Individuals who invest in CDs and high-grade bonds are also putting money in index annuities. Index annuities may pay a portion of the gain on the return of a market index.

Investors put over $15 billion in index annuities, a 16% increase for the year that ended in June. Sheryl Moore, the publisher of AnnuitySpecs, says the reason is that their interest is linked to market performance. Returns are limited, so the insurance company can provide a minimum guarantee on the contract. These annuities are priced to return about 1% to 2% more interest than a fixed annuity. Plus, the index annuities offer a guaranteed 0% floor in addition to a minimum guaranteed surrender value that kicks in when the client cashes out or if the market value of the investment does not perform. At this writing, the minimum guaranteed surrender value offered about 1% to 3% interest on no less than 87.5% of the premiums paid into the contract.

Thomas Brueckner, the president and CEO of Senior Financial Resources, Nashua, N.H., says he invests exclusively in index annuities. Today, Brueckner says, fixed index annuities may have as many as seven different market indices to choose from-not just the S&P 500-in any combination. He can also reallocate or change that mix annually.

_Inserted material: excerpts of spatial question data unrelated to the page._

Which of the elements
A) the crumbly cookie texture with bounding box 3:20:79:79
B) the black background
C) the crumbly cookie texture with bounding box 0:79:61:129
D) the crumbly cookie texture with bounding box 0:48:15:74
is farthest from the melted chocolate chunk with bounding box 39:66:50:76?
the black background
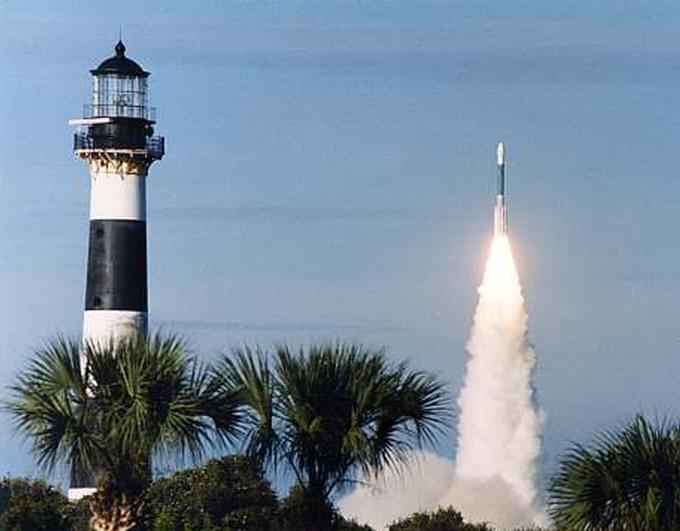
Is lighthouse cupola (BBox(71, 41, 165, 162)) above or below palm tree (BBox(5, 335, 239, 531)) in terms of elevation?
above

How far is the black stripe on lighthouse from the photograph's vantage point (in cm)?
→ 7650

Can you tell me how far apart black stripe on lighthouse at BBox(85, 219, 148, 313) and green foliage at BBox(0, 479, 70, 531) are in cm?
576

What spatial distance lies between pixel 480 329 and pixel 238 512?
3195 cm

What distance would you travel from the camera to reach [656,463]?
45.5 meters

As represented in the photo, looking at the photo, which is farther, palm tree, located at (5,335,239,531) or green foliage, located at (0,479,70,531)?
green foliage, located at (0,479,70,531)

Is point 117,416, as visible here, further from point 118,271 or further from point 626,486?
point 118,271

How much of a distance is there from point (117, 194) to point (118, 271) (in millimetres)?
2716

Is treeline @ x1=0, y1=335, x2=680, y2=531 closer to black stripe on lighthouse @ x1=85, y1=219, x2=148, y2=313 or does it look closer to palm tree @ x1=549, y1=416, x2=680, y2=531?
palm tree @ x1=549, y1=416, x2=680, y2=531

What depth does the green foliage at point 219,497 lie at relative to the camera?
213 feet

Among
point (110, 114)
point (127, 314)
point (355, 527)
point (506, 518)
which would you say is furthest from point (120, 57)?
point (506, 518)

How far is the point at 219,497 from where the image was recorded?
71312 mm

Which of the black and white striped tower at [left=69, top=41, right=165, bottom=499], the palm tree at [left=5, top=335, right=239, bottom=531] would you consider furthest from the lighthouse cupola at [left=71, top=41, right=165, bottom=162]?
the palm tree at [left=5, top=335, right=239, bottom=531]

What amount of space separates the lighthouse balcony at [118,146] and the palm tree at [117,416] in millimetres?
34081

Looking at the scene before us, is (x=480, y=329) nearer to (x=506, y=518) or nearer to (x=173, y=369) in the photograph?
(x=506, y=518)
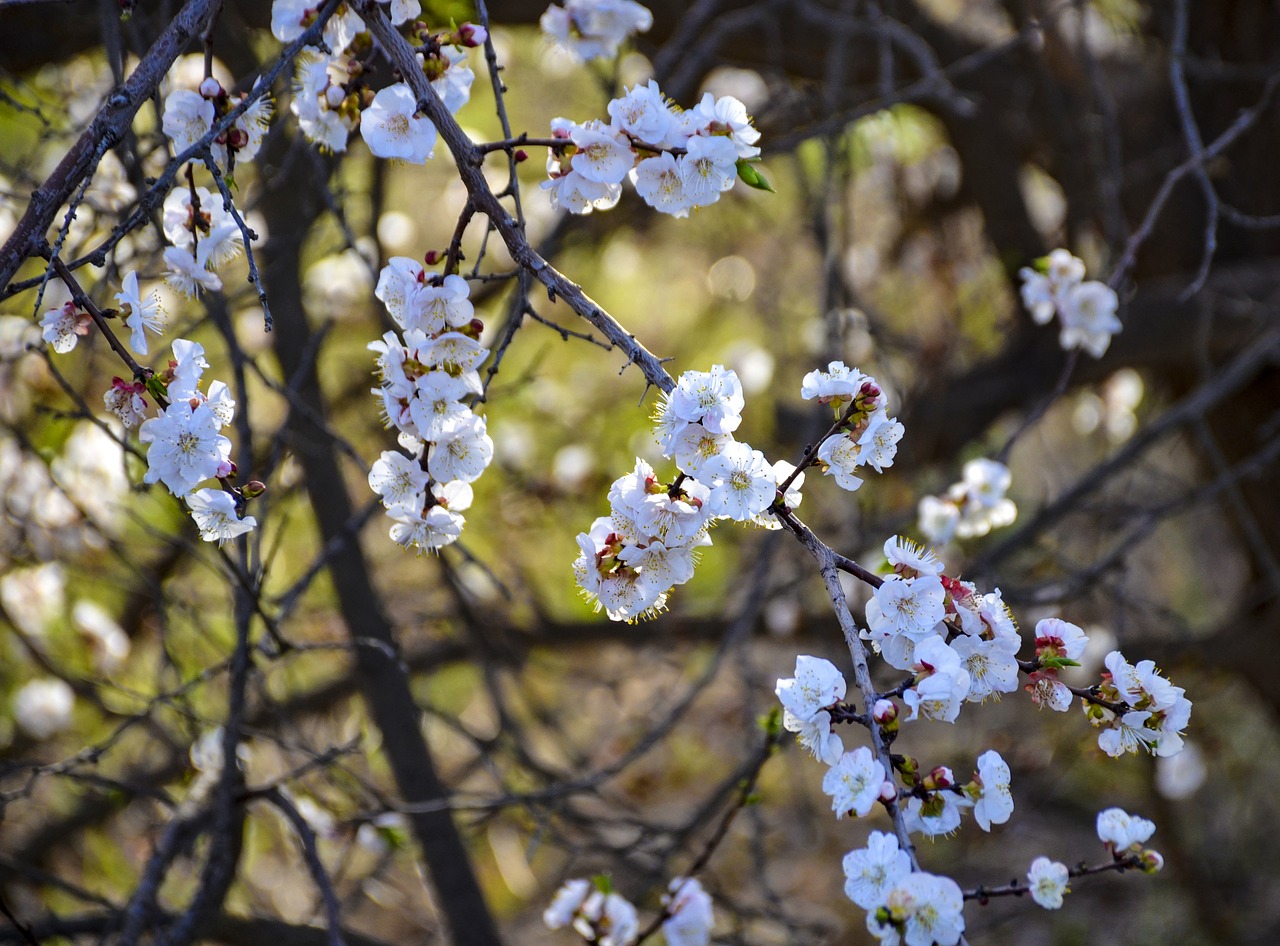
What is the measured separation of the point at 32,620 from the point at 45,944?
1.64 metres

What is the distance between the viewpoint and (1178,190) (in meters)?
3.70

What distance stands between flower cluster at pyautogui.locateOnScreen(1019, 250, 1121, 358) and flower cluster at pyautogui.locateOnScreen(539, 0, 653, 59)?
Answer: 118 centimetres

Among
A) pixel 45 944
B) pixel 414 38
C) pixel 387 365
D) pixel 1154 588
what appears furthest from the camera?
pixel 1154 588

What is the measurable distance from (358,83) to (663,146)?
0.42 metres

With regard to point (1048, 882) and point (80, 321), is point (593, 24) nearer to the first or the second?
point (80, 321)

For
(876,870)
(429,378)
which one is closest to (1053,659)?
(876,870)

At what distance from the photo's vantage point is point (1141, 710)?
120 cm

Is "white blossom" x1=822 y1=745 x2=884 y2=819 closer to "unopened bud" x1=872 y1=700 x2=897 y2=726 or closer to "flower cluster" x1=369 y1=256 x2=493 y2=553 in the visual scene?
"unopened bud" x1=872 y1=700 x2=897 y2=726

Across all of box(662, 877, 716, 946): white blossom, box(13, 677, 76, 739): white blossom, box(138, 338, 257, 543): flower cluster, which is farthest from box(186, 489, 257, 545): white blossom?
box(13, 677, 76, 739): white blossom

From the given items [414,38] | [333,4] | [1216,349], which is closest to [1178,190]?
[1216,349]

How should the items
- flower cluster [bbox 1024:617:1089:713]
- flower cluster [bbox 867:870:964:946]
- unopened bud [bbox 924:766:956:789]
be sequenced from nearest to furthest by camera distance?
flower cluster [bbox 867:870:964:946] → unopened bud [bbox 924:766:956:789] → flower cluster [bbox 1024:617:1089:713]

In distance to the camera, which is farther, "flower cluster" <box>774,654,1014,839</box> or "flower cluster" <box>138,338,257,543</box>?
"flower cluster" <box>138,338,257,543</box>

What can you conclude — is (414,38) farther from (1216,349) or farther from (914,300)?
(914,300)

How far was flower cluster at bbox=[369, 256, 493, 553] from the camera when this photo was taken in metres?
1.20
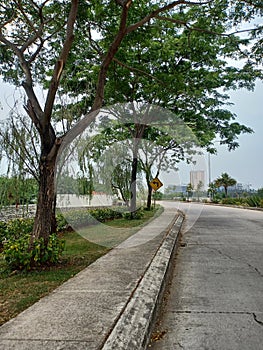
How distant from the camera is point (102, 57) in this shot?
34.9ft

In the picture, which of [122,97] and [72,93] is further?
[122,97]

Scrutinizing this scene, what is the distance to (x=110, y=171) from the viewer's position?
1530cm

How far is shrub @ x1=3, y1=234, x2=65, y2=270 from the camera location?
17.1ft

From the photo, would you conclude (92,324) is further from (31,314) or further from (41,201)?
(41,201)

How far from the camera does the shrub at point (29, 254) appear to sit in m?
5.22

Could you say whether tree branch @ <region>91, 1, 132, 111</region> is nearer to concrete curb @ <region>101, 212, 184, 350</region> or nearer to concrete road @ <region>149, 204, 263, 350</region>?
concrete curb @ <region>101, 212, 184, 350</region>

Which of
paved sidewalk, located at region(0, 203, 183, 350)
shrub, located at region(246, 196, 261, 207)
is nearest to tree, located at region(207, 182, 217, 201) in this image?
shrub, located at region(246, 196, 261, 207)

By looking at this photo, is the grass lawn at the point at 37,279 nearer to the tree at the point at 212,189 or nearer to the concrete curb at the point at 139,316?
the concrete curb at the point at 139,316

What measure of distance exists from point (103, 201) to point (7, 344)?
46.0ft

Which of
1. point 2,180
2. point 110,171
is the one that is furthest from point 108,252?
point 110,171

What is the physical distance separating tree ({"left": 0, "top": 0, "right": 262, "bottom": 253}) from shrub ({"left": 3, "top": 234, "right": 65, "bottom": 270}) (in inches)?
7.7

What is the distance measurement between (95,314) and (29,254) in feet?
8.01

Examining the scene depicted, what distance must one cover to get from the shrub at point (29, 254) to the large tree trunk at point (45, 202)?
166 millimetres

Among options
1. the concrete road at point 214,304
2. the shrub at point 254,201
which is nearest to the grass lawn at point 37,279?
the concrete road at point 214,304
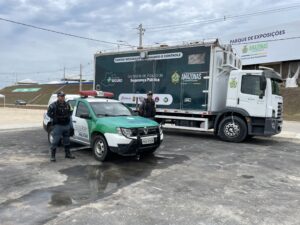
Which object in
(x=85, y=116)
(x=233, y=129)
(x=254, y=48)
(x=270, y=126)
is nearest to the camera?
(x=85, y=116)

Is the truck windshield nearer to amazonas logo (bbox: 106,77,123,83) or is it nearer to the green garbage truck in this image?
the green garbage truck

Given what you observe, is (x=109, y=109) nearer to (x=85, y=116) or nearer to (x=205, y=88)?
(x=85, y=116)

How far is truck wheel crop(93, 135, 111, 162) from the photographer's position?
838 centimetres

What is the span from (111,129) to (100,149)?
2.47 ft

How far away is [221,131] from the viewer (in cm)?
1288

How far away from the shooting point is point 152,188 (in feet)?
20.5

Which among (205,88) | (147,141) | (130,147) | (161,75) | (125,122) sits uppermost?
(161,75)

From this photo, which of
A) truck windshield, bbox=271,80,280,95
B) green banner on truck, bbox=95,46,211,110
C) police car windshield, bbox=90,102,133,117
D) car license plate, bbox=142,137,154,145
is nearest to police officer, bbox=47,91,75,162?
police car windshield, bbox=90,102,133,117

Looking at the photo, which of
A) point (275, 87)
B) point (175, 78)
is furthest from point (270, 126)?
point (175, 78)

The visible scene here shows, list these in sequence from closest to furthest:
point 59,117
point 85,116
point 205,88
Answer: point 59,117 < point 85,116 < point 205,88

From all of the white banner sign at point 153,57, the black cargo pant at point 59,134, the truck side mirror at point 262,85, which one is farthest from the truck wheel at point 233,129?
the black cargo pant at point 59,134

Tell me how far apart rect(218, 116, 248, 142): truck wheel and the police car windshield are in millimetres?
4523

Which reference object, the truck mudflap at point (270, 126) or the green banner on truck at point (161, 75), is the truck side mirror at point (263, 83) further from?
the green banner on truck at point (161, 75)

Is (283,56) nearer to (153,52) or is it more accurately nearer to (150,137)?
(153,52)
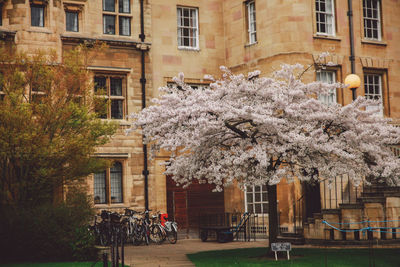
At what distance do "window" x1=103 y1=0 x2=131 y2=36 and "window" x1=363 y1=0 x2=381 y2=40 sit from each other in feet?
34.0

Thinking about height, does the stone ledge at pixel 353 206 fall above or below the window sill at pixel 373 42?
below

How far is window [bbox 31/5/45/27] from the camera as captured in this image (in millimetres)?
24672

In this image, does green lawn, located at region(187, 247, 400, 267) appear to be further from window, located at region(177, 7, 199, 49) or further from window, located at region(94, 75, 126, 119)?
→ window, located at region(177, 7, 199, 49)

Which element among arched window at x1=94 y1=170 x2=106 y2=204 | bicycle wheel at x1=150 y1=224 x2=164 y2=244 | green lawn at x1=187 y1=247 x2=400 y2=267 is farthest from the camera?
arched window at x1=94 y1=170 x2=106 y2=204

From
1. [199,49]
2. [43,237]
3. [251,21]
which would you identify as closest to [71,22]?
[199,49]

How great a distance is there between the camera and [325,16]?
2631cm

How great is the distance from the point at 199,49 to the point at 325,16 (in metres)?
5.64

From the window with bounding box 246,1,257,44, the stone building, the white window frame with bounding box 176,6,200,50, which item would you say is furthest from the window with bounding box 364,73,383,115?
the white window frame with bounding box 176,6,200,50

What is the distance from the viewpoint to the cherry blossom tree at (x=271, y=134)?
53.0 ft

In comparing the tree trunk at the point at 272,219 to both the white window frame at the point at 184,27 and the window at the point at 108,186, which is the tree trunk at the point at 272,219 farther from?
the white window frame at the point at 184,27

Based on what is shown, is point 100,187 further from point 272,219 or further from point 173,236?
point 272,219

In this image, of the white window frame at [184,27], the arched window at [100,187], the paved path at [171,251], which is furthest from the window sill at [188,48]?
the paved path at [171,251]

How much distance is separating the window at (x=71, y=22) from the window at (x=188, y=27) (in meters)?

"There are now at least three different interest-crediting strategies to employ across those indices, and varying terms, some of which include up-front premium bonuses of 5%, 6%, 10% and even 11%. Bonus products require longer terms, of course, but have been especially popular with retirees fleeing risk-depleted holdings for the stability, guarantees and safety of [fixed index annuities]."

Advisors investing client money in index annuities could be on the right track. Over the past five years, index annuities have served conservative investors well. Over the past five years ended in February 2011, index annuities with a point-to-point annual reset interest crediting method gained a total of 64%, according to Advantage Compendium, a St. Louis-based research company. By contrast, the S&P 500 has grown only 1%.

Brueckner says some of his retirement clients have activated the guaranteed lifetime withdrawal benefits on their index annuities in IRA rollover accounts. Others take advantage of contract rules that let them withdraw 10% or less of their principal annually without paying surrender charges. Some clients let their money grow so they can roll over the account at maturity into another annuity, which pays a premium bonus. And several use split-funding for income and growth.

"Fixed index annuities are not designed to outearn long-term bull markets," Brueckner says. Instead, they capture some of an index's advance. In exchange, they never lose their past interest credits if the market collapses.